» **TEXT PASSAGE**
------------------------------

# Nice swarm



## tonyp (Mar 16, 2008)

Did you get the queen? Looks like a good one for sure.


----------



## drobbins (Jun 1, 2005)

this was yesterday and everybody is still home so I think the queen must be in there. it was easy pickins

Dave


----------



## WGB (Dec 13, 2008)

That was great, let us know how they do.


----------



## WGB (Dec 13, 2008)

I enjoyed all your videos.
Thanks


----------



## Hambone (Mar 17, 2008)

That was a big one. Cool video thanks! Are you the camera man or the swarm catcher? I have the link saved. I will watch the other videos.


----------



## drobbins (Jun 1, 2005)

I was the camera man for the video
this is me standing next to it

http://www.drobbins.net/bee%27s/swarm/4-9-2009.html

I have some other videos on youtube

http://www.youtube.com/user/ms132872

but the ones on vimeo seem to come out better



Dave


----------



## Texas Bee (Mar 21, 2008)

------------------------------

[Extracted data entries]
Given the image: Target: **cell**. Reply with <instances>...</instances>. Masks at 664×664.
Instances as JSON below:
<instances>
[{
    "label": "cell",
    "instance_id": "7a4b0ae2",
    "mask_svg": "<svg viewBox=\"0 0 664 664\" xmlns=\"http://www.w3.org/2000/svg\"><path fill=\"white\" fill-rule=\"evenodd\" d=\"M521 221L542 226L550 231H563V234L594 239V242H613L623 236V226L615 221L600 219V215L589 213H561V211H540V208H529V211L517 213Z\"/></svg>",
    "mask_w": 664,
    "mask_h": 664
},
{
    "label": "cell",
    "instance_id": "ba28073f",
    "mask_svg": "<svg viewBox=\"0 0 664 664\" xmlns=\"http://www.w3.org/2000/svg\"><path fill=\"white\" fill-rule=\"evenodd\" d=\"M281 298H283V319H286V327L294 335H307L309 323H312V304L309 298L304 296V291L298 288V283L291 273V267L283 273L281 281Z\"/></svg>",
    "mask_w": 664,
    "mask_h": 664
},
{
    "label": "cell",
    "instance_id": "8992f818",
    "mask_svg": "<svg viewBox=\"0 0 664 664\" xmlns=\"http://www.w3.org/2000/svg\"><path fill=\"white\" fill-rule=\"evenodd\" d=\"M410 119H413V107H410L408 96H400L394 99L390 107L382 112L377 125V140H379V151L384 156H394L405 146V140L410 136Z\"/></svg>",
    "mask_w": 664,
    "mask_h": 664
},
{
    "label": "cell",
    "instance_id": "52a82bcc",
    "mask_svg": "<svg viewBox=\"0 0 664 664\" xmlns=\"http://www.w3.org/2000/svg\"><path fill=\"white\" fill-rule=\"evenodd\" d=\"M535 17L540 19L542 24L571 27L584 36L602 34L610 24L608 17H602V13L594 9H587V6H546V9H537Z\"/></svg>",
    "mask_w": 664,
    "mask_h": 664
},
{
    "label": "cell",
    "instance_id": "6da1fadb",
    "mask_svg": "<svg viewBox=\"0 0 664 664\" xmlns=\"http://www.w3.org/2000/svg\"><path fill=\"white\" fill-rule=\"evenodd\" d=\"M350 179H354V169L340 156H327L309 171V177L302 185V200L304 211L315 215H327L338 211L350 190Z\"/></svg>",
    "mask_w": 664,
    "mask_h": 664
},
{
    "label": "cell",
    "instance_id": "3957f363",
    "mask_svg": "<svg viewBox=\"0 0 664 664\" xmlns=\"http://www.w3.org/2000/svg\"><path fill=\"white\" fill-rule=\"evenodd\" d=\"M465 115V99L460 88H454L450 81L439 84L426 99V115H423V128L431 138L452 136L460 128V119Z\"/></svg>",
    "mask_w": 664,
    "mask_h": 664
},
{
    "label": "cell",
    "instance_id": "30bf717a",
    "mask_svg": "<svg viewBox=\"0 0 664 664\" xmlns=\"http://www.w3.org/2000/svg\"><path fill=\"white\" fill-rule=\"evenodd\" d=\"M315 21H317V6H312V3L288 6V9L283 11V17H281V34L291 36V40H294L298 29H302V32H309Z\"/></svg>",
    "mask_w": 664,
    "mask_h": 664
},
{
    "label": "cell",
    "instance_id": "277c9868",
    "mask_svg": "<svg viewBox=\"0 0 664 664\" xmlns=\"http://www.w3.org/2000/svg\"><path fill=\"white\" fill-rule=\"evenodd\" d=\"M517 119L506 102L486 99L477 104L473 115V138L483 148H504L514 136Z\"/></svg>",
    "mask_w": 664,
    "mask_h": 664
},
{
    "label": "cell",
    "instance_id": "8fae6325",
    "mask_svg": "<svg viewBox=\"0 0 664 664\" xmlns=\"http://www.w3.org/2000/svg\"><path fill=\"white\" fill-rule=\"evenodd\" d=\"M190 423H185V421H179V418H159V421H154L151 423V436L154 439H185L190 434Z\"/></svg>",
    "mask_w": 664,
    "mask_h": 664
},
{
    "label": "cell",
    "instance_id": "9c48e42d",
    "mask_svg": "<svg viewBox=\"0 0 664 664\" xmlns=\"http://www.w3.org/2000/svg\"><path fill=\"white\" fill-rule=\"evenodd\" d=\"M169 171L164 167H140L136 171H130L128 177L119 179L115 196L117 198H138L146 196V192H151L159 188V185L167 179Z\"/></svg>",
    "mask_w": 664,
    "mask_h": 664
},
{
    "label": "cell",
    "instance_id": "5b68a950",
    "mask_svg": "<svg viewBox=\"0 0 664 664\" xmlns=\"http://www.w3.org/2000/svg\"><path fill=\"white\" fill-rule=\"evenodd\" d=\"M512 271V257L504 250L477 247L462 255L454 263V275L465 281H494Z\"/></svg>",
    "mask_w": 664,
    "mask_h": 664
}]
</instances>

------------------------------

» **DIRECTIVES**
- a) Retype the entries from their first line through the line containing "221L542 226L550 231H563V234L594", including both of those lines.
- b) Write what comes next in the forum thread about the bee swarm, picking up after its last line.

» **ANSWERS TO THE EXERCISE**
- a)
Given the image: Target: **cell**. Reply with <instances>...</instances>. Masks at 664×664.
Instances as JSON below:
<instances>
[{
    "label": "cell",
    "instance_id": "7a4b0ae2",
    "mask_svg": "<svg viewBox=\"0 0 664 664\" xmlns=\"http://www.w3.org/2000/svg\"><path fill=\"white\" fill-rule=\"evenodd\" d=\"M521 221L542 226L550 231H563V234L594 239V242H613L623 236V226L615 221L600 219V215L589 213H561V211H540V208H529V211L517 213Z\"/></svg>",

- b)
Nice work Big D... 1.2.3. easy steps... I got one today too. I'll post it ..


----------



## Chef Isaac (Jul 26, 2004)

did you use a nuc? I cant tell.


----------



## dorado (Jul 12, 2004)

That was huge swarm and a great video.


----------



## drobbins (Jun 1, 2005)

Chef

it was a 10 frame deep box
they filled it

Dave


----------



## Chef Isaac (Jul 26, 2004)

nice......


----------



## honeyman46408 (Feb 14, 2003)

That would bee a nice one to make comb honey with


----------



## drobbins (Jun 1, 2005)

yea, my buddy and I put them in a box of fully drawn comb so they should be set to draw out supers pretty quick
let the games begin:applause:

Dave


----------



## mudhoney (Mar 31, 2008)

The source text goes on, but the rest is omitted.